Core Concepts
MLLMs may not be entirely clueless about accurate visual concepts during hallucination, proposing Pensieve as a method to mitigate visual hallucination by retrospectively comparing images.
Abstract
The article introduces Pensieve, a training-free method to address visual hallucination in Multi-modal Large Language Models (MLLMs). It highlights the issue of inaccurate image descriptions and proposes a paradigm where MLLMs retrospect relevant images for comparison. The methodology assists in downgrading hallucinatory content and enhancing image description specificity. Experiments on various benchmarks demonstrate the efficacy of Pensieve in mitigating visual hallucination and improving model performance.
Introduction
MLLMs dominate vision-language tasks but suffer from visual hallucinations.
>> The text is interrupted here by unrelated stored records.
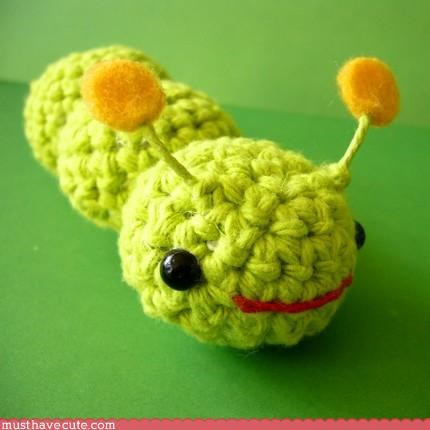 caterpillar Crocheted hand made Knitted Plushie toy - 3116078336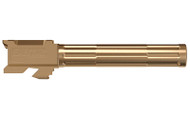 Lantac Glock 9INE G17 Fluted Upgrade Barrel - Bronze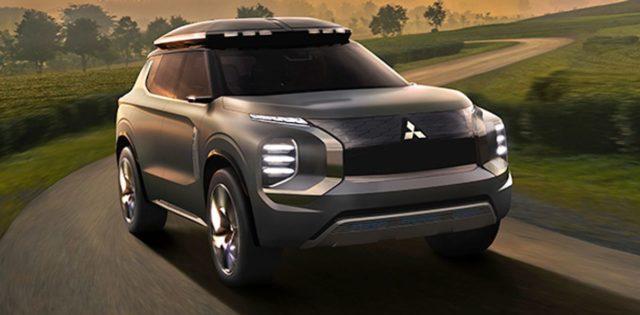 Mitsubishi-eYi-Concept-1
Proposed Pensieve method aims to mitigate visual hallucination by retrospective comparison.
Delve into Visual Hallucination
Origins of visual hallucinations and flaws within MLLMs are discussed.
Observation that MLLMs might not be completely blind to accurate cues during hallucination.
Methodology
Retrospective analysis of visually deceptive candidates using similar images for reference.
Contrast between test image and references to distinguish accurate content.
Experiments
Evaluation on image captioning benchmarks (Whoops, LLaVA Bench) showcasing improvement with Pensieve.
Results on binary VQA benchmarks (MME, POPE) demonstrating reduced visual hallucinations.
Stats
視覚的幻覚に対処するためのPensieveメソッドを提案しています。
多くのベンチマークでPensieveの効果が示されています。
Quotes
"MLLMs might not be entirely oblivious to accurate visual cues when they hallucinate."
"Our investigation suggests that the MLLMs might not be entirely oblivious to accurate visual cues when they hallucinate; rather, they could be deceived by their eyes."